== RAW DATA

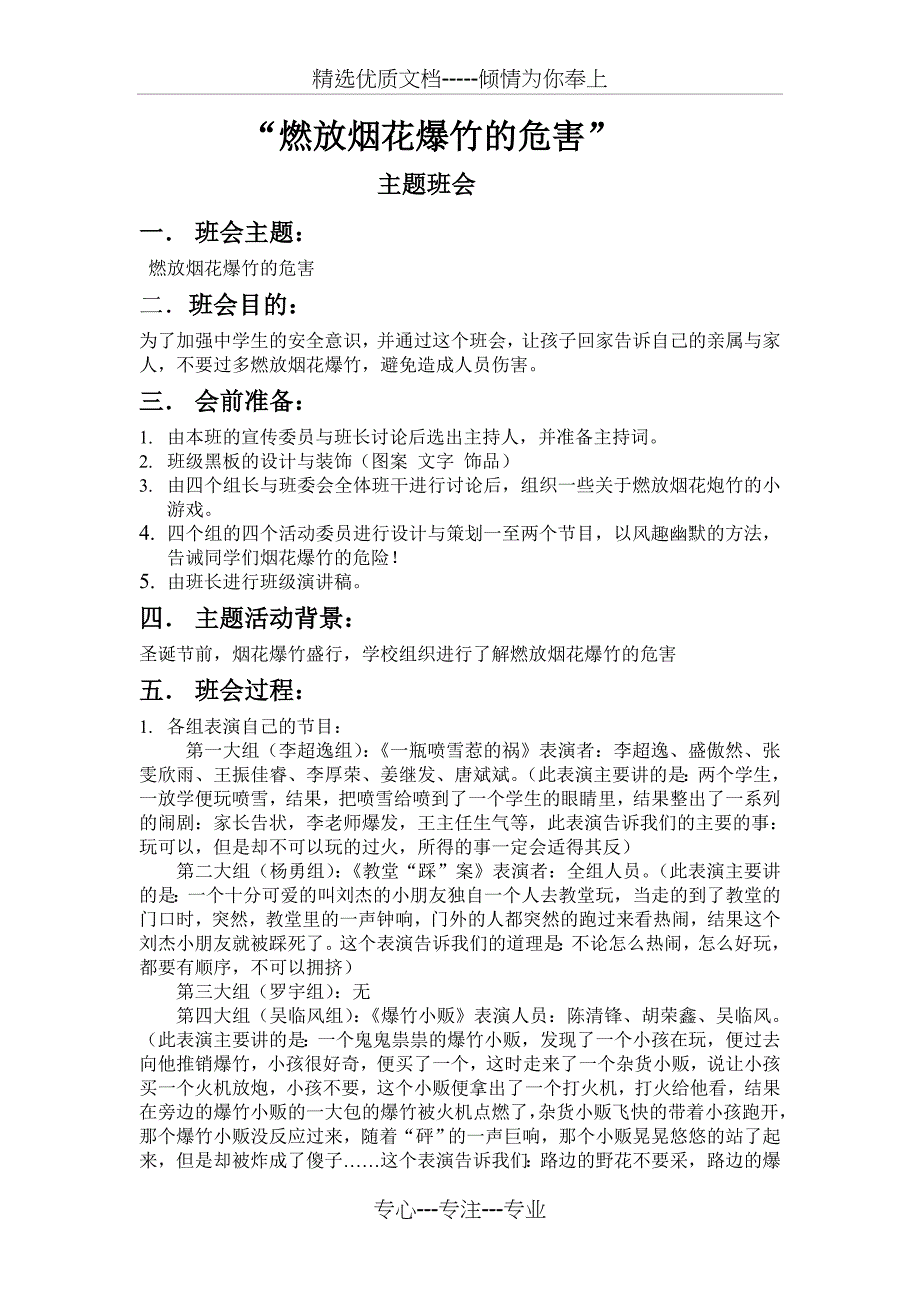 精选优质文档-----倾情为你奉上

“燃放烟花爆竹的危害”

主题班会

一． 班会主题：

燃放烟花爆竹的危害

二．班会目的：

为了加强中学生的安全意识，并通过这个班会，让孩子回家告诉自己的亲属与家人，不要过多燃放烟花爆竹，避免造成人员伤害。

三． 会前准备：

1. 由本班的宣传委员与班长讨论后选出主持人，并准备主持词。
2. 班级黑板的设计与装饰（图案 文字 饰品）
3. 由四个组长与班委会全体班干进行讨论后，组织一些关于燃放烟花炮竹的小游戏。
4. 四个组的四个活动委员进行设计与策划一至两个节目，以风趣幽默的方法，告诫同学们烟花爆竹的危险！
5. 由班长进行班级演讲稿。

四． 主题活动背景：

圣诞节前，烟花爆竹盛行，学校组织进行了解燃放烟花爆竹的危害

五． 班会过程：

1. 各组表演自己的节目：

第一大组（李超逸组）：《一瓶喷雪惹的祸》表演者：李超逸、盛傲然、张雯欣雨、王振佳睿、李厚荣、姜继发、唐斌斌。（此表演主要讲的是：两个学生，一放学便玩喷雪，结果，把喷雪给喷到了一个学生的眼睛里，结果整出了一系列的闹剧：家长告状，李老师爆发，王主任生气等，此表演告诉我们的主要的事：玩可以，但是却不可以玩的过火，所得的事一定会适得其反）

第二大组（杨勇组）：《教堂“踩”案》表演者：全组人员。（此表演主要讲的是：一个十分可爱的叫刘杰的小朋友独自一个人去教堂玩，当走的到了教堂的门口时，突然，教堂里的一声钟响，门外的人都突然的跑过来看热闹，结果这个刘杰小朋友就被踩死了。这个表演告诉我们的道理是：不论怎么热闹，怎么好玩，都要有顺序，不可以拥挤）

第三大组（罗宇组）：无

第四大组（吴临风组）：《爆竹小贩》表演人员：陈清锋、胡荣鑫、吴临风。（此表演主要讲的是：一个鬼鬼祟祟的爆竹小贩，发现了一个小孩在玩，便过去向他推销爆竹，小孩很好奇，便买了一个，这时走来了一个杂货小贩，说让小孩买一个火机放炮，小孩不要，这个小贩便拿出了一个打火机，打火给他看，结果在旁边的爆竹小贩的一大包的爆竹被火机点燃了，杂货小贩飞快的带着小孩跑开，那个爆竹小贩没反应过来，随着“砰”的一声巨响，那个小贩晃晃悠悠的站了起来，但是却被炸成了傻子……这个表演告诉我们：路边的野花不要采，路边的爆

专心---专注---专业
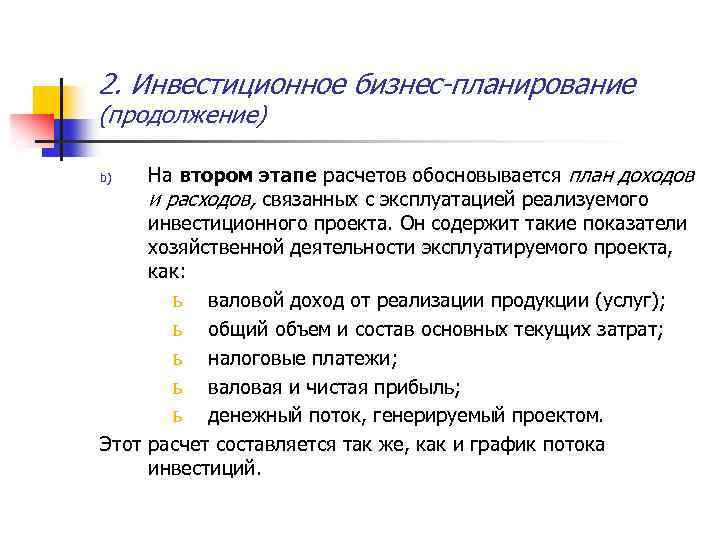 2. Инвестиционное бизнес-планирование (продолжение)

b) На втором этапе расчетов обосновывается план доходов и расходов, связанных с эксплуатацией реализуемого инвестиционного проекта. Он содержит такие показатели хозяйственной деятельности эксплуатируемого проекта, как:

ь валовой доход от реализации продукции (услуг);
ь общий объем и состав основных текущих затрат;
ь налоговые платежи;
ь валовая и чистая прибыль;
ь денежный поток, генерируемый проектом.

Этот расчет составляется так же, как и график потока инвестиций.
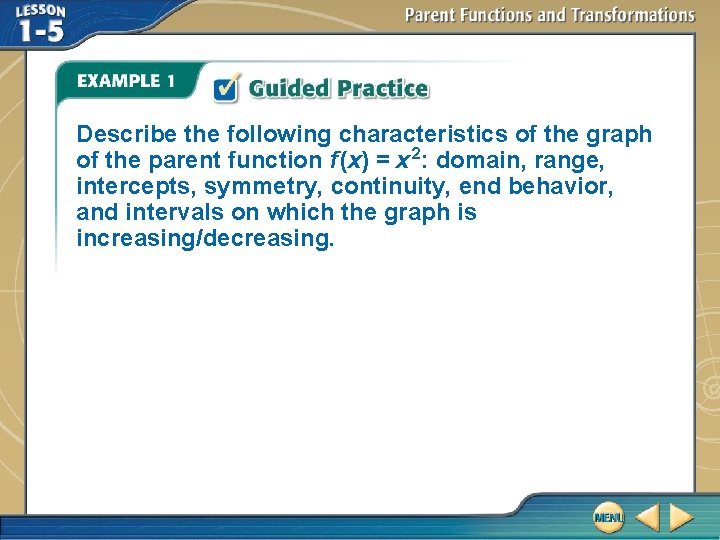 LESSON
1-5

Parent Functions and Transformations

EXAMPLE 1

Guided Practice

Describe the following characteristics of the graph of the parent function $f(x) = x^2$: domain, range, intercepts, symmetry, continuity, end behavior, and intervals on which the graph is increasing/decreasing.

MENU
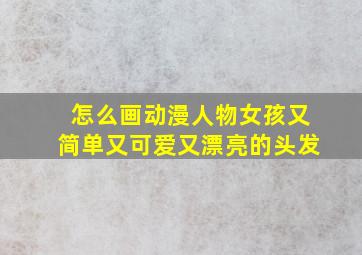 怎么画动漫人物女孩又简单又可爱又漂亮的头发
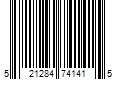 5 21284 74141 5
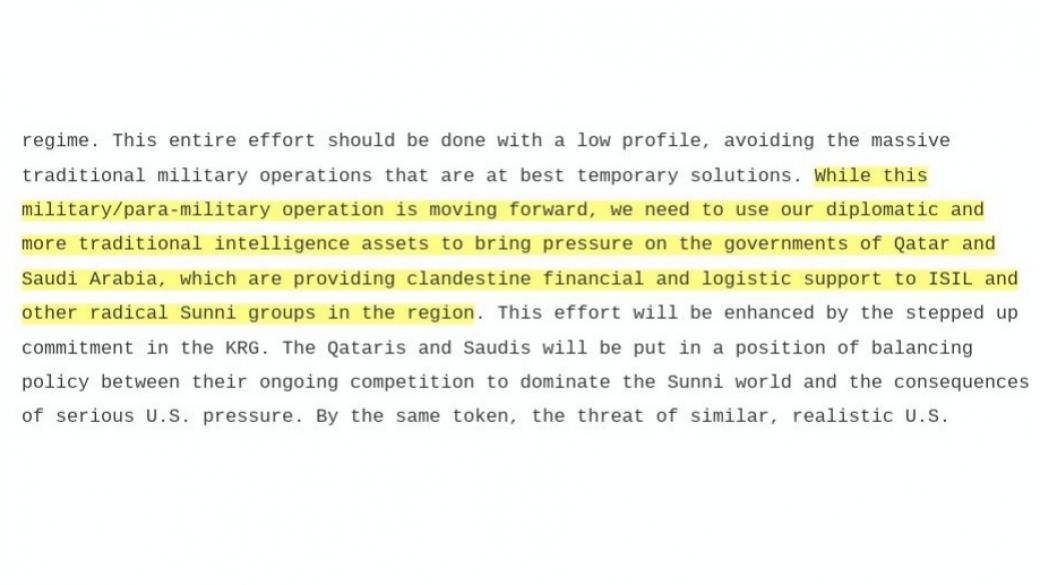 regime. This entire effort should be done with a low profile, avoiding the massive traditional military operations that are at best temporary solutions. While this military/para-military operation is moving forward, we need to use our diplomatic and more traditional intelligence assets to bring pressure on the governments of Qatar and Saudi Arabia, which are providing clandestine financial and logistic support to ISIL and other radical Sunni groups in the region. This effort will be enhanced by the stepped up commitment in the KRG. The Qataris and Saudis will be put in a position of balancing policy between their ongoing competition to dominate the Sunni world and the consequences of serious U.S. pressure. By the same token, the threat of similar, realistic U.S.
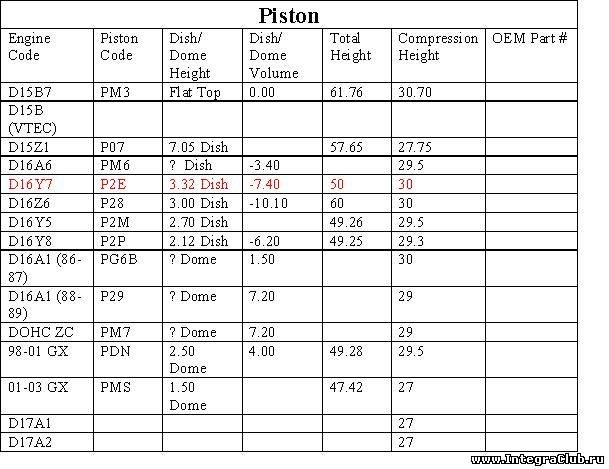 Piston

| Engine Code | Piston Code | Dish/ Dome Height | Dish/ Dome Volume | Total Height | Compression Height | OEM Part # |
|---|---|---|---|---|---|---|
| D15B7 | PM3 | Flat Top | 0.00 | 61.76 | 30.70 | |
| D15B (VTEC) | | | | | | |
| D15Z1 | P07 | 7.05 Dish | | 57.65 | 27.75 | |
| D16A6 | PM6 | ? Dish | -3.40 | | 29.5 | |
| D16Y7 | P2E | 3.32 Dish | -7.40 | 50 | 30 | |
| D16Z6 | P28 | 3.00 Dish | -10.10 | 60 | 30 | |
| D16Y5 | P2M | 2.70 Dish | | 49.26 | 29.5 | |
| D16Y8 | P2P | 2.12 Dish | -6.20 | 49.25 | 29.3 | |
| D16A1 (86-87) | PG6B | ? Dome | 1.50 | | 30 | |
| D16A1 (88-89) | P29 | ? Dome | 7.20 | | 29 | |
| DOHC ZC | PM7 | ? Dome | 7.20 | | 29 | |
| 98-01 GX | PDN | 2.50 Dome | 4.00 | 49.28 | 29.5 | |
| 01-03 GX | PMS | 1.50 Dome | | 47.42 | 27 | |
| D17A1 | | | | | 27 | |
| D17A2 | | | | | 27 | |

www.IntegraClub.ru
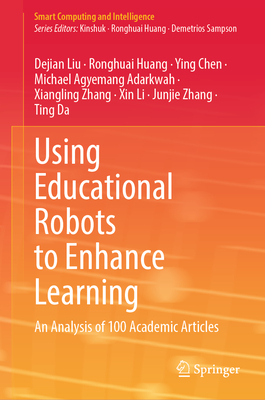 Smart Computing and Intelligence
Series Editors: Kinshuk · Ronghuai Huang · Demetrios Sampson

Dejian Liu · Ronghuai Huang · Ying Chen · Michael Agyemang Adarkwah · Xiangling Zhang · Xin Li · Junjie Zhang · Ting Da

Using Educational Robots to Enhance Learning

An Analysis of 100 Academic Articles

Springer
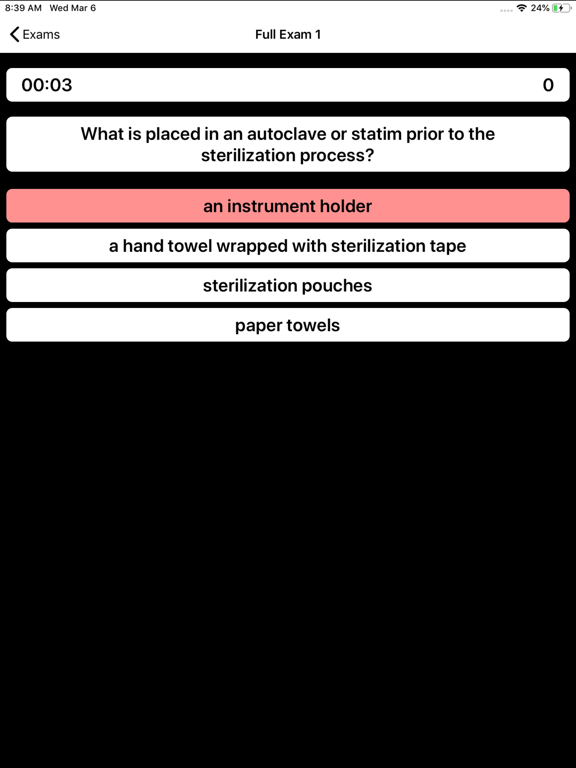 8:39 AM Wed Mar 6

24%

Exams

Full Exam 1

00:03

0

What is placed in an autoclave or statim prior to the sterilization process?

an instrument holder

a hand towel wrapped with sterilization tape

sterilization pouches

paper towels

====

▶ **ASSIGNED TASK**:
Bring together each line above where the string "Dish" turns up.

▶ **ANSWER FOR THE TASK**:
| Engine Code | Piston Code | Dish/ Dome Height | Dish/ Dome Volume | Total Height | Compression Height | OEM Part # |
| D15Z1 | P07 | 7.05 Dish | | 57.65 | 27.75 | |
| D16A6 | PM6 | ? Dish | -3.40 | | 29.5 | |
| D16Y7 | P2E | 3.32 Dish | -7.40 | 50 | 30 | |
| D16Z6 | P28 | 3.00 Dish | -10.10 | 60 | 30 | |
| D16Y5 | P2M | 2.70 Dish | | 49.26 | 29.5 | |
| D16Y8 | P2P | 2.12 Dish | -6.20 | 49.25 | 29.3 | |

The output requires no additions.